## Passage shown:
The reduced ethanol production in the United States may have an unpleasant price effect for US swine producers as prices for Distillers Dried Grains and Solubles (DDGS) may rise as well.
DDGS, a co-product from ethanol production, have become known as alternative and cost-reducing ingredients for swine diets since alternative energy sources for fossil fuels have been promoted. In the US, fuel mixtures have been sold containing both gasoline and ethanol.
In his blog on the website of the Agricultural Marketing Resource Center, Iowa State University economist Dr Robert Wisner, professor emeritus, writes that DDGS production by ethanol plants is expected to show a decline in 2012, due to drought, a function of higher corn prices, but also because demand for gasoline has declined.
Exceeding prices
The price of DDGS, usually lower than corn, has come close to those of corn and soybean meal – and is known to have exceeded these as well. Wisner writes: “Record or near-record high soybean meal prices likely have allowed DDGS prices at times to exceed corn prices as the market more closely reflected their protein value.”

## Required work:
**A.** Can you return the passage of the article on DDGS prices from "The reduced ethanol" up to and including "rise as well.", word for word?
**B.** Could you resume the article on DDGS prices and swine producers, writing on from its last sentence?

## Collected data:
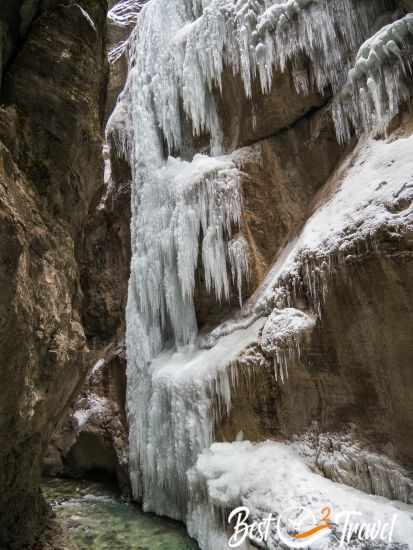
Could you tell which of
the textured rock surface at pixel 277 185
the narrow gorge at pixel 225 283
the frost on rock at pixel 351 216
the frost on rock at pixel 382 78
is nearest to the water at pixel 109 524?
the narrow gorge at pixel 225 283

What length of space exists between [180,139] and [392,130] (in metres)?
5.24

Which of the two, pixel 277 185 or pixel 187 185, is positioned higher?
pixel 187 185

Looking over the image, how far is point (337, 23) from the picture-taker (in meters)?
6.62

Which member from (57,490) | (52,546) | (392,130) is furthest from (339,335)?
(57,490)

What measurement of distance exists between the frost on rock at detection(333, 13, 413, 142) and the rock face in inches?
146

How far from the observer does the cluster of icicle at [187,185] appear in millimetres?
6570

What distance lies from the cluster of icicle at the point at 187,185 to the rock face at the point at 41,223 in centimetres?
246

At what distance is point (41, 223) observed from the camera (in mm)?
3986

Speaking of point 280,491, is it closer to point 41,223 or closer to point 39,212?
point 41,223

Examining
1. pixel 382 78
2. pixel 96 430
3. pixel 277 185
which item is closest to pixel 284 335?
pixel 277 185

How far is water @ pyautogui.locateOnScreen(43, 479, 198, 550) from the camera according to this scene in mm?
5699

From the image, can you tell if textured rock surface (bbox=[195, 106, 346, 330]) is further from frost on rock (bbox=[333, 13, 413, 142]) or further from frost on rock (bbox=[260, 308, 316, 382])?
frost on rock (bbox=[260, 308, 316, 382])

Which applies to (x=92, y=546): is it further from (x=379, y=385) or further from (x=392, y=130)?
(x=392, y=130)

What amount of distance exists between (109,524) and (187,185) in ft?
20.2
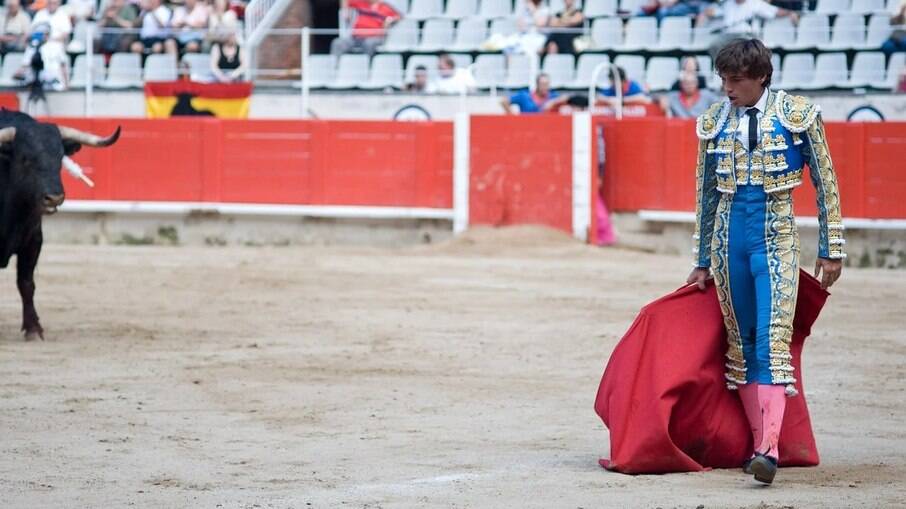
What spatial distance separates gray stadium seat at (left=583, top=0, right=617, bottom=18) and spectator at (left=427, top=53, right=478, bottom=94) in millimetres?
1507

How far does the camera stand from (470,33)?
1669cm

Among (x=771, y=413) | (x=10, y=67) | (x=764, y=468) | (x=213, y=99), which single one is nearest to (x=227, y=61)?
(x=213, y=99)

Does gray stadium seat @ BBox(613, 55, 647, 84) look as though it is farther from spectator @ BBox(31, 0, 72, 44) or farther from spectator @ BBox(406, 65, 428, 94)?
spectator @ BBox(31, 0, 72, 44)

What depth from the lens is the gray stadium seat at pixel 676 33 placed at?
15.6 metres

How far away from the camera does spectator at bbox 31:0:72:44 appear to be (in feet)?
56.1

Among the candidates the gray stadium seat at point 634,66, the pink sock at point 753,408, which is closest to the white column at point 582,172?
the gray stadium seat at point 634,66

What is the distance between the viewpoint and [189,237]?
1474 cm

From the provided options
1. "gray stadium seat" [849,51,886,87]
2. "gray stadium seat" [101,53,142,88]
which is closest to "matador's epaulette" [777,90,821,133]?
"gray stadium seat" [849,51,886,87]

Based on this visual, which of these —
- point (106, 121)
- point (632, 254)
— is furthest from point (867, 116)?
point (106, 121)

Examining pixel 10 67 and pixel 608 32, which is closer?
pixel 608 32

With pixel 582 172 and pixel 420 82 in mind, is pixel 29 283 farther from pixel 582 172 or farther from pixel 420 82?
pixel 420 82

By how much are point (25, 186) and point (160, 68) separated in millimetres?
9199

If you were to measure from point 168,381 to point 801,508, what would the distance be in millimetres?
3445

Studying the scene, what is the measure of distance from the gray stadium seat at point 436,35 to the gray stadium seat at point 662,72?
2.34 meters
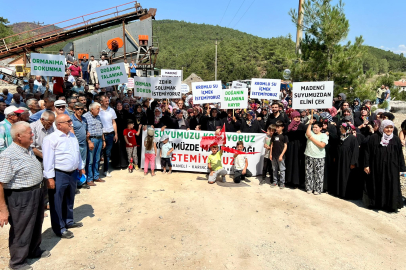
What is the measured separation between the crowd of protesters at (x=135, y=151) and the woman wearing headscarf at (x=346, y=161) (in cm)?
2

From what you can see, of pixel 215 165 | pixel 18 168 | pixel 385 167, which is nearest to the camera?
pixel 18 168

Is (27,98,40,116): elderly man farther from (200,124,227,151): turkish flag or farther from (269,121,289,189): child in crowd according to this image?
(269,121,289,189): child in crowd

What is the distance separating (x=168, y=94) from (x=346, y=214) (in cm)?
569

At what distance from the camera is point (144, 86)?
28.8ft

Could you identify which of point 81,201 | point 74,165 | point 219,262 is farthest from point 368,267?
point 81,201

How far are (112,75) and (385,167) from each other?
7.98m

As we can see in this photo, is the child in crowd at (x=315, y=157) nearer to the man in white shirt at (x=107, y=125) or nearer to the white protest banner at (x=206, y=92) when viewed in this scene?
the white protest banner at (x=206, y=92)

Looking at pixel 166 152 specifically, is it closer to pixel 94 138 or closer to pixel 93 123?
pixel 94 138

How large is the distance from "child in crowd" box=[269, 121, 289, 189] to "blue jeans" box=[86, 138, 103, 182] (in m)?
4.37

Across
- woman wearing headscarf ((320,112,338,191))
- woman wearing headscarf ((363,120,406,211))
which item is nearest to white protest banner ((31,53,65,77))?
woman wearing headscarf ((320,112,338,191))

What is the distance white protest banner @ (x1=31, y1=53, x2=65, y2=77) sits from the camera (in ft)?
28.6

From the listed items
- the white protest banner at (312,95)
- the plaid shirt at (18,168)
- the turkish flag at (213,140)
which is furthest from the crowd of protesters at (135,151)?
the white protest banner at (312,95)

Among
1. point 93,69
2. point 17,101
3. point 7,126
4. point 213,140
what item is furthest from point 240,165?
point 93,69

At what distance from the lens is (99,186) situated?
702 centimetres
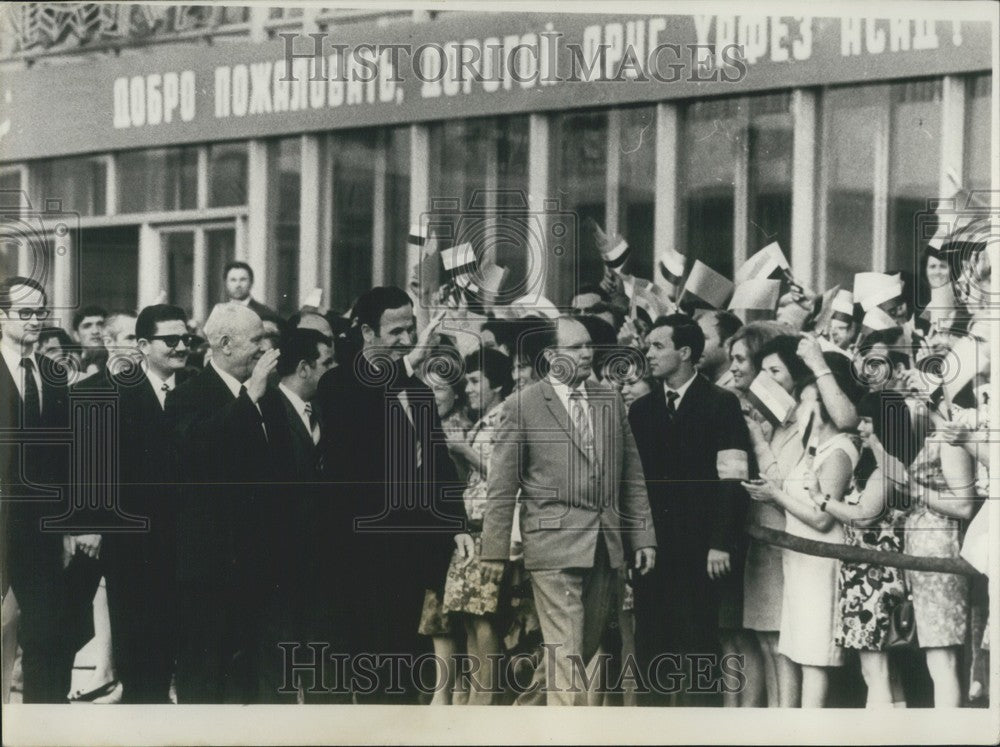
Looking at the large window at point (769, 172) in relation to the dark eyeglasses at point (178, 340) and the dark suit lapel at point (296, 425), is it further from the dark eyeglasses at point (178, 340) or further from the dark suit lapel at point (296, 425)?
the dark eyeglasses at point (178, 340)

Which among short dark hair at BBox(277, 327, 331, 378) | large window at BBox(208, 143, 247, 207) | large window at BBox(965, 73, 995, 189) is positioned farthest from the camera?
large window at BBox(208, 143, 247, 207)

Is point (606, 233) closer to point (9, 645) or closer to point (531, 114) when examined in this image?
point (531, 114)

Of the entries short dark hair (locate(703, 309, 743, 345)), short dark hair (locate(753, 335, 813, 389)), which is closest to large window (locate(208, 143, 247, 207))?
short dark hair (locate(703, 309, 743, 345))

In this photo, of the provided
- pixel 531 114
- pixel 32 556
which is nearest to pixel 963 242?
pixel 531 114

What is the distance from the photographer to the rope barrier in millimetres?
6164

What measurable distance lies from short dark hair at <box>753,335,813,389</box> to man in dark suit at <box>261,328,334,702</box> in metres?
1.79

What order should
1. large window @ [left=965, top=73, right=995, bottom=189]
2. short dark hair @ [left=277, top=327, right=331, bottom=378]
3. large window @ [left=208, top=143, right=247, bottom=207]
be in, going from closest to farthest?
1. large window @ [left=965, top=73, right=995, bottom=189]
2. short dark hair @ [left=277, top=327, right=331, bottom=378]
3. large window @ [left=208, top=143, right=247, bottom=207]

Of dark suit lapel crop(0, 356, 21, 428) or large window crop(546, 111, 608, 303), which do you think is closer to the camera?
large window crop(546, 111, 608, 303)

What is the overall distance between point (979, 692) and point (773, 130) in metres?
2.51

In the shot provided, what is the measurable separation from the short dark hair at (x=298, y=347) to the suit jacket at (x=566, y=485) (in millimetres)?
830

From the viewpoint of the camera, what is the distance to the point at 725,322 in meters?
6.16

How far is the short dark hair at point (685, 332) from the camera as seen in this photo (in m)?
6.16

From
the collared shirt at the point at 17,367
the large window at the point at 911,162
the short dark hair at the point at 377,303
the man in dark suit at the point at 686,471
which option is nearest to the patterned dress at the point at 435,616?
the short dark hair at the point at 377,303

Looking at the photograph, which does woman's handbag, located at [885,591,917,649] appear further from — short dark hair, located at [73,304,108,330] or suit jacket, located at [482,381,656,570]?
short dark hair, located at [73,304,108,330]
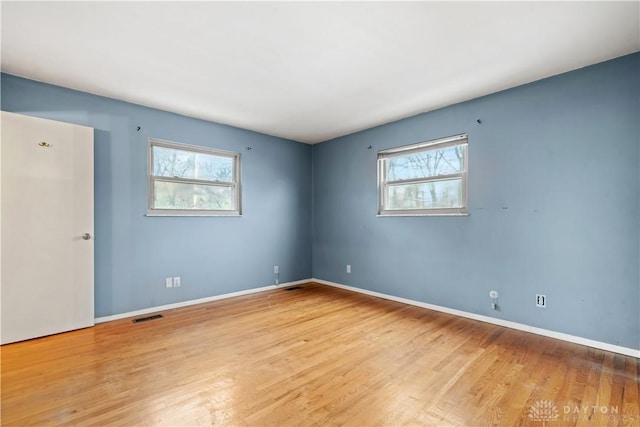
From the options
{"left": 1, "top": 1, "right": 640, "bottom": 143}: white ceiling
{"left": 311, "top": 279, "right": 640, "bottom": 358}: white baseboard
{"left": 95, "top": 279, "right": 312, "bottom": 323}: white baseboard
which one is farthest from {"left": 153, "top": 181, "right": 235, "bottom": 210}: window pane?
{"left": 311, "top": 279, "right": 640, "bottom": 358}: white baseboard

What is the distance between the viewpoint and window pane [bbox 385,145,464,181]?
140 inches

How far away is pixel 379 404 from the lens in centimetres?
178

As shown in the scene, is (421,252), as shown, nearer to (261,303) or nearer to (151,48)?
(261,303)

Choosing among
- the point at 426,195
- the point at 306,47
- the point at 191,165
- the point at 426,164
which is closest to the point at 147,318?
the point at 191,165

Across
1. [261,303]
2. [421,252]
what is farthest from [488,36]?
[261,303]

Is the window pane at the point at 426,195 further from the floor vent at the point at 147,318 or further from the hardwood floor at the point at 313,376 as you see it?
the floor vent at the point at 147,318

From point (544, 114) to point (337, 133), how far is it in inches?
108

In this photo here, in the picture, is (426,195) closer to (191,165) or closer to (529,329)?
(529,329)

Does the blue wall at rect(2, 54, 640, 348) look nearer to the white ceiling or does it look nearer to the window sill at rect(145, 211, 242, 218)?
the window sill at rect(145, 211, 242, 218)

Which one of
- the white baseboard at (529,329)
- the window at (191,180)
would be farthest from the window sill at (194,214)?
the white baseboard at (529,329)

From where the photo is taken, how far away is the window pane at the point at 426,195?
3570 mm

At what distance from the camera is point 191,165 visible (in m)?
4.02

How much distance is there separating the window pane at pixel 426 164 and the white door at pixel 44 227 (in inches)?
147

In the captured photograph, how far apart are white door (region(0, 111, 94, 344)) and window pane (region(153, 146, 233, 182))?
2.48 ft
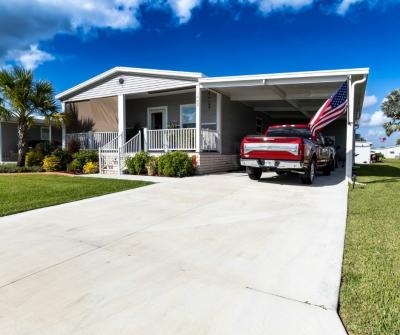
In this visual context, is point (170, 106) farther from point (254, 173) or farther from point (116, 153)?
point (254, 173)

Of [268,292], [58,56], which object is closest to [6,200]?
[268,292]

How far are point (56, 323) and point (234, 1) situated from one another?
50.7 ft

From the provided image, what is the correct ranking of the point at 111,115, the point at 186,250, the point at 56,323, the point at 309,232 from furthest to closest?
the point at 111,115 < the point at 309,232 < the point at 186,250 < the point at 56,323

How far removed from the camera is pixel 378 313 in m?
2.48

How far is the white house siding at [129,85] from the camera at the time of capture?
44.4ft

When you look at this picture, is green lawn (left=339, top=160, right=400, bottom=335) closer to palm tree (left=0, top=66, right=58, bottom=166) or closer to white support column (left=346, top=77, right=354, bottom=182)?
white support column (left=346, top=77, right=354, bottom=182)

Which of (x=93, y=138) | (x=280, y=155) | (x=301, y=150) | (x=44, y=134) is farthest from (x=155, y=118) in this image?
(x=44, y=134)

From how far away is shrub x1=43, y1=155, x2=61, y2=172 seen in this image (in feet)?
49.4

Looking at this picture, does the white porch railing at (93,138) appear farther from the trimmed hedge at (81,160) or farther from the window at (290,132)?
the window at (290,132)

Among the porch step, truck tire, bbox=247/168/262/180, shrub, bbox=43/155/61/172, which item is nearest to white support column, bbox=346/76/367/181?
truck tire, bbox=247/168/262/180

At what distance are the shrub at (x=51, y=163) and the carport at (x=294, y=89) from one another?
27.9 feet

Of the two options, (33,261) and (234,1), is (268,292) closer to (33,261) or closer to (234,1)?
(33,261)

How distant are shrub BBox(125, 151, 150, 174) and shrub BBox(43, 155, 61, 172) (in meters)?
4.57

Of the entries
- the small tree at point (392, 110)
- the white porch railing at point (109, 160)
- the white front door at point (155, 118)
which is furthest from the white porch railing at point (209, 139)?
the small tree at point (392, 110)
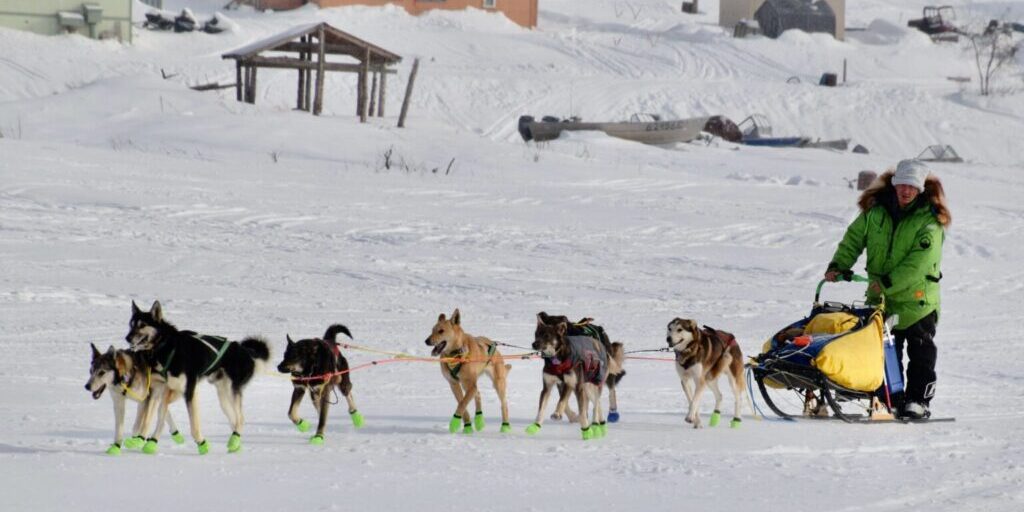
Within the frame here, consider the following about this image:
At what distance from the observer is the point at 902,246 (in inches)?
305

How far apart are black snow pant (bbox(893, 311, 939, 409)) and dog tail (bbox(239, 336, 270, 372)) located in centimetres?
366

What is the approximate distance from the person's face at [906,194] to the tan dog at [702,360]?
1231mm

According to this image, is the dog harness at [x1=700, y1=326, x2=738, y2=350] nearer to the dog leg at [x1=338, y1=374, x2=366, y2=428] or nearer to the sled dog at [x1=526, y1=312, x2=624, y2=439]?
the sled dog at [x1=526, y1=312, x2=624, y2=439]

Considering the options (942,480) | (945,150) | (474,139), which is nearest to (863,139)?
(945,150)

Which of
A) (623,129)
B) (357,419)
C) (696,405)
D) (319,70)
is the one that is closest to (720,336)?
(696,405)

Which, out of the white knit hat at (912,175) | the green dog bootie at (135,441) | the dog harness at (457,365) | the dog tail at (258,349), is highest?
the white knit hat at (912,175)

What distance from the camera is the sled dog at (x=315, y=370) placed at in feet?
22.0

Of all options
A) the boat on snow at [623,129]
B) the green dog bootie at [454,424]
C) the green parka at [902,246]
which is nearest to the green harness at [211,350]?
the green dog bootie at [454,424]

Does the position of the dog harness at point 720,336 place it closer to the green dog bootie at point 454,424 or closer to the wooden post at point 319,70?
the green dog bootie at point 454,424

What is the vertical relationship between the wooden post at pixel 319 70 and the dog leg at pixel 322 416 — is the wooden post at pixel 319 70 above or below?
above

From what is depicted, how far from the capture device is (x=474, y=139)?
25891 mm

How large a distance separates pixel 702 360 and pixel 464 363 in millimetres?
1349

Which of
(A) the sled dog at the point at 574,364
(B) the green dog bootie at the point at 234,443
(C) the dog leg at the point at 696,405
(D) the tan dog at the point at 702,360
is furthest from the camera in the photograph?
(C) the dog leg at the point at 696,405

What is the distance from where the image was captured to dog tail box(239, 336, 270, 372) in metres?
6.57
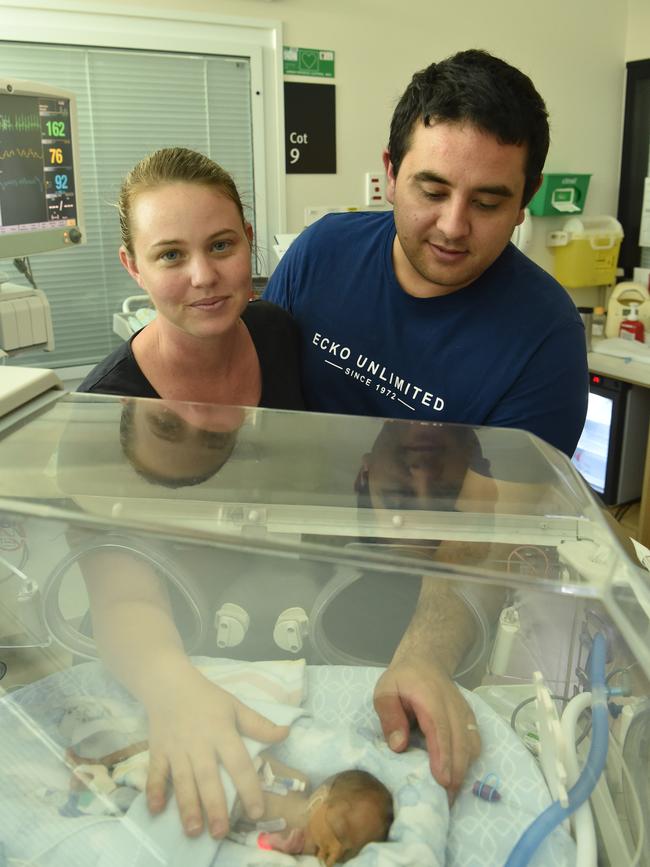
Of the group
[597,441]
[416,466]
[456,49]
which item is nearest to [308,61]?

## Answers to the problems:
**A.**
The reduced ethanol production in the United States may have an unpleasant price effect for US swine producers as prices for Distillers Dried Grains and Solubles (DDGS) may rise as well.

**B.**
Wisner added that DDGS production will also feel the effects of any change in policy that reduces ethanol production, as well as from ethanol imported from Brazil.
Wisner said that the need for an additional income stream, “many ethanol plants have installed technology to remove corn oil” from DDGS – and more plants are likely to do so. This may have an impact on the quality of the DDGS, he said, adding that “there is an increased need for nutritional research to find optimum ways of using this modified DGS most effectively.”
He expects the production of decline to be temporary.